Guatemala City — For years, people have said to me, “It’s too good to be true. But it is true. It actually exists.” These people are classical liberals, or Reagan conservatives, or in that general camp. And the thing they are talking about is Francisco Marroquín University, here in the Guatemalan capital. It is a classical-liberal university.
And it is virtually the only one in the entire world. A similar institution can be found in Montenegro, and it was inspired by UFM (to use the Guatemalan university’s Spanish initials). But UFM stands pretty much alone.
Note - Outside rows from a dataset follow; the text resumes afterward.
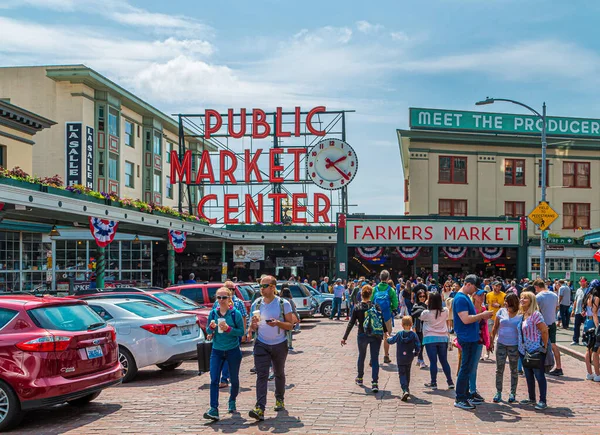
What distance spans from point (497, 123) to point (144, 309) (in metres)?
36.8

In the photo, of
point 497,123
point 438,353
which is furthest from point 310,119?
point 438,353

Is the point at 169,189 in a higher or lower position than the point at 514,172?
lower

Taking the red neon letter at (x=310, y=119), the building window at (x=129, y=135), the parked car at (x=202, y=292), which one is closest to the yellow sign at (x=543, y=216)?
the parked car at (x=202, y=292)

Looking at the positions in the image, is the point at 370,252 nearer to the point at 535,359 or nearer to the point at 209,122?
the point at 209,122

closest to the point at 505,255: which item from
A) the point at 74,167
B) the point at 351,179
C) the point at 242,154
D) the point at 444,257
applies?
the point at 444,257

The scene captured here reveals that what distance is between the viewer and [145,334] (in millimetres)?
12305

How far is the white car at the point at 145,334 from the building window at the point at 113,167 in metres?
34.7

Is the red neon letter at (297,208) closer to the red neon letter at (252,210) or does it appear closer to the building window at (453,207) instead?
the red neon letter at (252,210)

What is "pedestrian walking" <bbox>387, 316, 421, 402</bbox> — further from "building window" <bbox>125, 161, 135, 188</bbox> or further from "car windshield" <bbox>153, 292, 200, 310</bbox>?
"building window" <bbox>125, 161, 135, 188</bbox>

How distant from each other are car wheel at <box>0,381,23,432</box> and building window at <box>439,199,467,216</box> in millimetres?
38182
UFM’s mission statement, or mission sentence, is known by heart on this campus, at least by some: “. . . to teach and disseminate the ethical, legal, and economic principles of a society of free and responsible persons.” (A teacher says to me, “Notice that ‘ethical’ comes first.”)
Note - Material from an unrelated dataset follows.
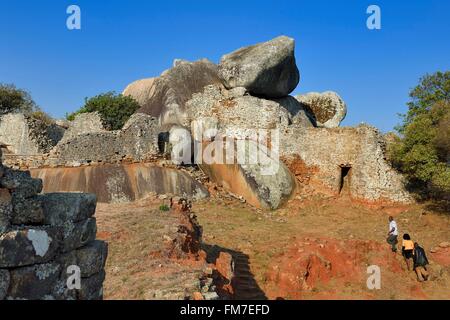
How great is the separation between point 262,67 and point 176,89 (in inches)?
571

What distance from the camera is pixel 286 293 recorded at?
14406 millimetres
On campus, you see Adam Smith Plaza. And the Ludwig von Mises Library. And the Friedrich Hayek Auditorium. And, for good measure, the Milton Friedman Auditorium. UFM has not forgotten Milton’s better half: in the form of a Rose Friedman Terrace.
The university was founded in 1971 by Manuel Ayau and a group of like-minded partners. They were Guatemalan entrepreneurs, and they called themselves “rebel improvisers.” They were fed up with the persistent socialism and poverty in their part of the world. They wanted to create at least an island of liberalism (for which Americans, with our peculiar vocabulary, can read “conservatism,” or “Reaganism”).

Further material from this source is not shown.